Implement exclusion of zero-mapped synapses from IHC segmentation

constantinpape · constantinpape · commit 3db9e24cd714 · 2025-07-31T16:11:29.000+02:00
diff --git a/flamingo_tools/validation.py b/flamingo_tools/validation.py
@@ -37,6 +37,13 @@ def _parse_annotation_path(annotation_path):
     return cochlea, slice_id
 
 
+def _get_table(fs, cochlea, seg_name):
+    internal_path = os.path.join(BUCKET_NAME, cochlea, "tables",  seg_name, "default.tsv")

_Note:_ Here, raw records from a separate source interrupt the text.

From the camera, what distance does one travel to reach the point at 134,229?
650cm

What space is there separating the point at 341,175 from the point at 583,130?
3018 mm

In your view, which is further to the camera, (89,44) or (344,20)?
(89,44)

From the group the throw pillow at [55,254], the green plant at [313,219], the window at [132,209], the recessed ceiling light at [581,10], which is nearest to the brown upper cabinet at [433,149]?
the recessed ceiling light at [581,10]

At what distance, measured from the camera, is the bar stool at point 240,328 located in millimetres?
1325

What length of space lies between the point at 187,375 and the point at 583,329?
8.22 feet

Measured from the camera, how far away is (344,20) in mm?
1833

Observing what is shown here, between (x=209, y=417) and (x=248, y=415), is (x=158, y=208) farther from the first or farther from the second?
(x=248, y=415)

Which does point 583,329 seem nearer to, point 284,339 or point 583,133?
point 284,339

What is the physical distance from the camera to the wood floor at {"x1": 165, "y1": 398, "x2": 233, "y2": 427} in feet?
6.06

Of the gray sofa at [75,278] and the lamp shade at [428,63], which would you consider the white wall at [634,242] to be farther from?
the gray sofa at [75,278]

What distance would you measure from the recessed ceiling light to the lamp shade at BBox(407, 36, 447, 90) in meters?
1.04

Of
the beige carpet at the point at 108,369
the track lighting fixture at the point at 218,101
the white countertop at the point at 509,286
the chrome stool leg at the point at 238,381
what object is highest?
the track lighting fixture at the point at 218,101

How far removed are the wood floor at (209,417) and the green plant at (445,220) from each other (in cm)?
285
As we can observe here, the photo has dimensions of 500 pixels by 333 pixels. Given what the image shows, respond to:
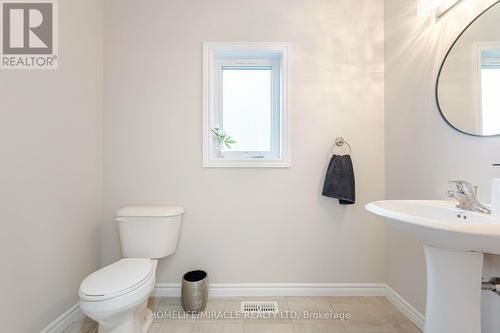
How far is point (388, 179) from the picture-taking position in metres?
1.64

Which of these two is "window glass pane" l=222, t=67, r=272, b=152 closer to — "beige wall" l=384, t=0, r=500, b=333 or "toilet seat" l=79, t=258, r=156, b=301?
"beige wall" l=384, t=0, r=500, b=333

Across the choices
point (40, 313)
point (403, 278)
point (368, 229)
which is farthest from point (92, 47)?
point (403, 278)

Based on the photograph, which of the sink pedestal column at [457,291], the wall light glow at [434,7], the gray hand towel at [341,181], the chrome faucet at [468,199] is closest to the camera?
the sink pedestal column at [457,291]

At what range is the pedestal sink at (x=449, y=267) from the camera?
70cm

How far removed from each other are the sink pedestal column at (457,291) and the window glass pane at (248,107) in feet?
4.22

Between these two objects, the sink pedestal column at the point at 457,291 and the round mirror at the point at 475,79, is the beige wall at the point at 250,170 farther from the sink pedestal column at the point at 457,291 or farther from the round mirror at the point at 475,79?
the sink pedestal column at the point at 457,291

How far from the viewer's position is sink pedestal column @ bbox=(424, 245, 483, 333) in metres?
0.81

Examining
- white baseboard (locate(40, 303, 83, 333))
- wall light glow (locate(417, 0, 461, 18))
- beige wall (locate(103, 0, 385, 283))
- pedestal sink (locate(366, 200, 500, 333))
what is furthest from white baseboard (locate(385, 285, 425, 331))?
white baseboard (locate(40, 303, 83, 333))

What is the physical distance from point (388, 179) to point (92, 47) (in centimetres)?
240

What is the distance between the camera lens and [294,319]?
1.43 metres

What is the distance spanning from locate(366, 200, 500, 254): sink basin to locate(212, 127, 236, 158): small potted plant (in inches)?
44.9

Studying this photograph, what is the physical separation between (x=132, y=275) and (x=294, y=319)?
41.4 inches

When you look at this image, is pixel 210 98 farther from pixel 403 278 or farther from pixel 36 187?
pixel 403 278

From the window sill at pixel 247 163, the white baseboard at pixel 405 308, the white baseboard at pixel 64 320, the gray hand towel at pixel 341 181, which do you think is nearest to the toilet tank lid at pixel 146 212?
the window sill at pixel 247 163
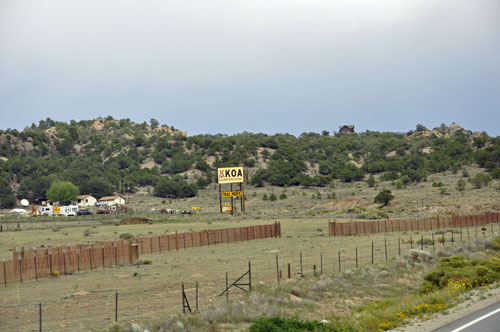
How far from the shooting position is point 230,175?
112 metres

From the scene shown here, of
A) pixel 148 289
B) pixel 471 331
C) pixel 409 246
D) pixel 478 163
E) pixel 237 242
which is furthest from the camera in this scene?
pixel 478 163

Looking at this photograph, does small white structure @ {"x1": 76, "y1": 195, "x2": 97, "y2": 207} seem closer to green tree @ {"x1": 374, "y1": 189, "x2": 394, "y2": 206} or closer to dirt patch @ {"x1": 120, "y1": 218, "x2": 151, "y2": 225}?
dirt patch @ {"x1": 120, "y1": 218, "x2": 151, "y2": 225}

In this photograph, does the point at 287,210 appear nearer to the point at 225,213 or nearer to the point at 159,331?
the point at 225,213

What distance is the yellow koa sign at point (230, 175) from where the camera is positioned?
4398 inches

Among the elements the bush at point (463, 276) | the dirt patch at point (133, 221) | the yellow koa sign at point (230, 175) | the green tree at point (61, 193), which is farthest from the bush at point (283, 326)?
the green tree at point (61, 193)

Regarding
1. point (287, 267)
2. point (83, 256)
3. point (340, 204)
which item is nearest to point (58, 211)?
point (340, 204)

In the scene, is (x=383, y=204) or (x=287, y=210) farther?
(x=287, y=210)

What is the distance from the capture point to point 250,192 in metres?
162

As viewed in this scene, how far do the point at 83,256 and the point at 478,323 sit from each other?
3175 cm

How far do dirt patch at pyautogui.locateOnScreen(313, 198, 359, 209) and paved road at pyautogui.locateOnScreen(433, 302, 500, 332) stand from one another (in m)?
97.0

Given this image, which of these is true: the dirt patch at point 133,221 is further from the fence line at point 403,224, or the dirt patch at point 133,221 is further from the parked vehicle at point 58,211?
the fence line at point 403,224

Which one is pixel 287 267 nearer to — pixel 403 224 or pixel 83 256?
pixel 83 256

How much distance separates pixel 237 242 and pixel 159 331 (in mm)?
42814

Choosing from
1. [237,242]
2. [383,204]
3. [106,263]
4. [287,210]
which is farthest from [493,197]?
[106,263]
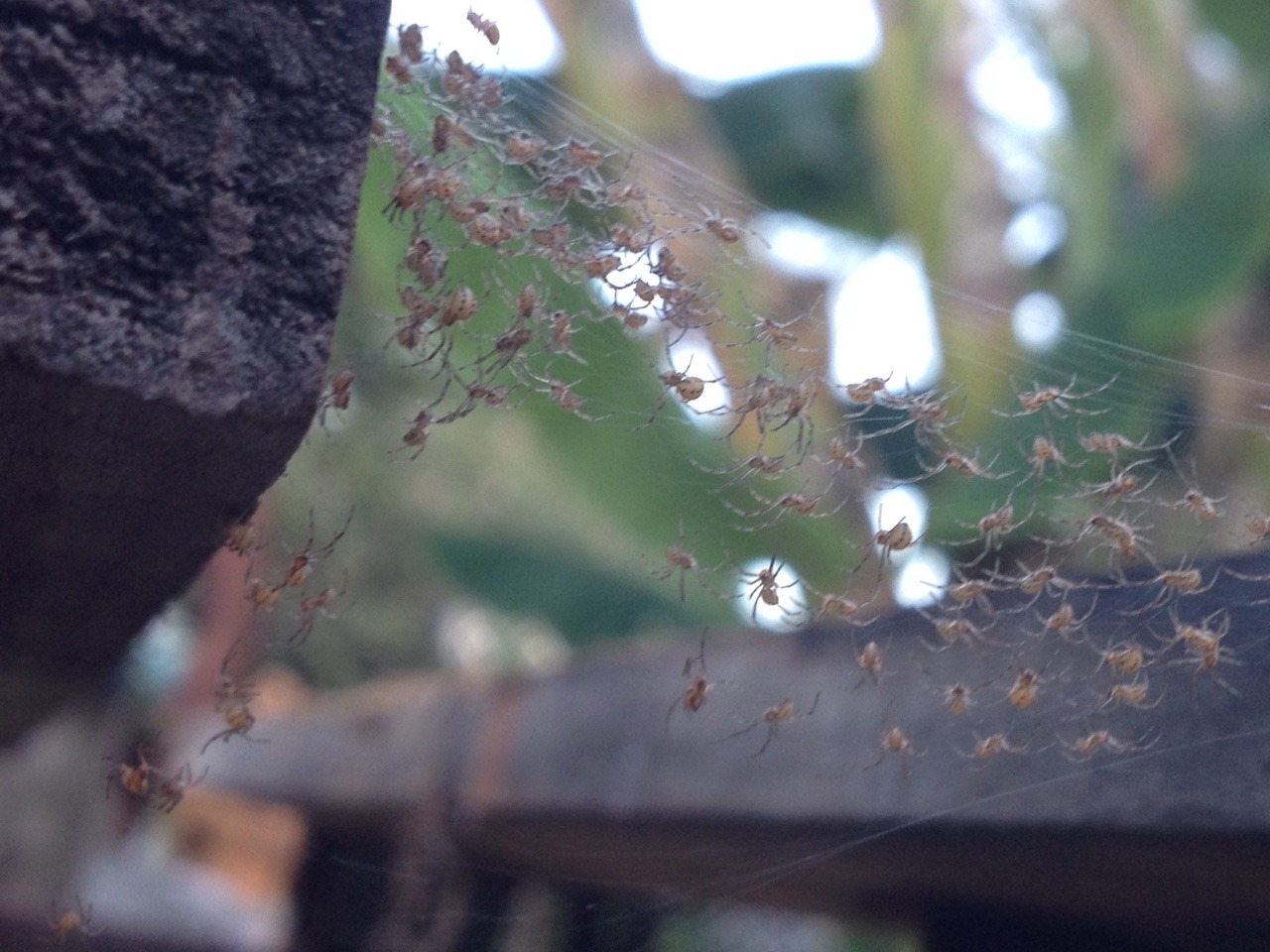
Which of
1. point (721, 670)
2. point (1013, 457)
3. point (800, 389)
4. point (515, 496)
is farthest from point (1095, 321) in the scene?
point (515, 496)

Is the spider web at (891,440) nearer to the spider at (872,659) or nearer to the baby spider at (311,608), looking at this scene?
the spider at (872,659)

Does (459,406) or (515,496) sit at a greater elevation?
(515,496)

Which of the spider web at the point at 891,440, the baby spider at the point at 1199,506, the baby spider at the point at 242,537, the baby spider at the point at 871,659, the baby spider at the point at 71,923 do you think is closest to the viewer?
the baby spider at the point at 242,537

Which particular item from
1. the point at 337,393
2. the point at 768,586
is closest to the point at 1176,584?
the point at 768,586

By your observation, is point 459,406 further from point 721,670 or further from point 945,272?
point 945,272

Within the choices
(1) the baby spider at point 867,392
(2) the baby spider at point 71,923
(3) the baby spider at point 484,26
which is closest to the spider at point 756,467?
(1) the baby spider at point 867,392
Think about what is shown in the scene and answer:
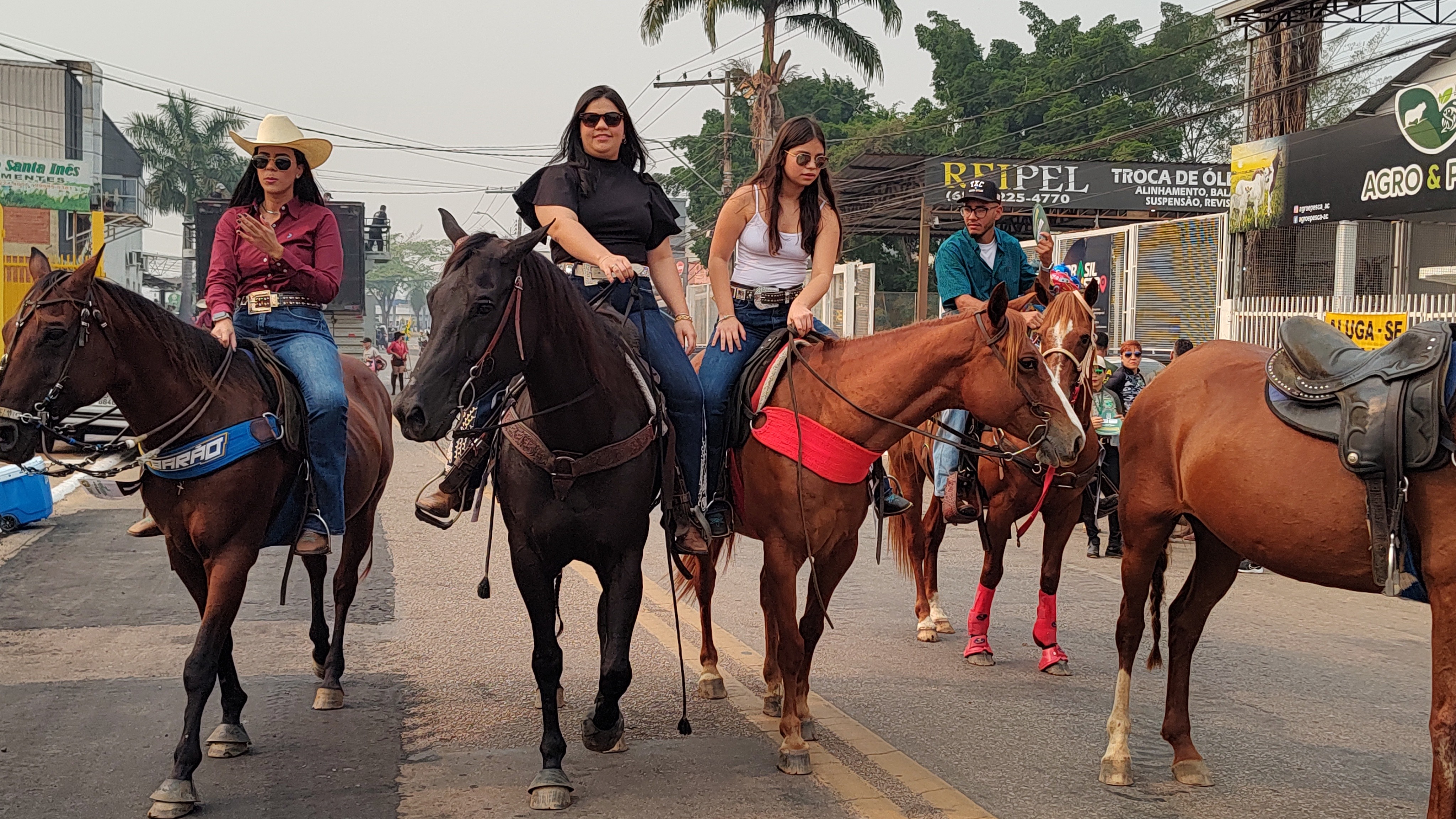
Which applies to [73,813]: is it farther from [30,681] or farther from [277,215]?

+    with fs.open(internal_path, "r") as f:
+        table = pd.read_csv(f, sep="\t")
+    return table
+
+
 def fetch_data_for_evaluation(
     annotation_path: str,
     cache_path: Optional[str] = None,
@@ -45,6 +52,7 @@ def fetch_data_for_evaluation(
     components_for_postprocessing: Optional[List[int]] = None,
     cochlea: Optional[str] = None,
     extra_data: Optional[str] = None,
+    exclude_zero_synapse_count: bool = False,
 ) -> Tuple[np.ndarray, pd.DataFrame]:
     """Fetch segmentation from S3 matching the annotation path for evaluation.
 
@@ -57,6 +65,8 @@ def fetch_data_for_evaluation(
             Choose [1] for the default componentn containing the helix.
         cochlea: Optional name of the cochlea.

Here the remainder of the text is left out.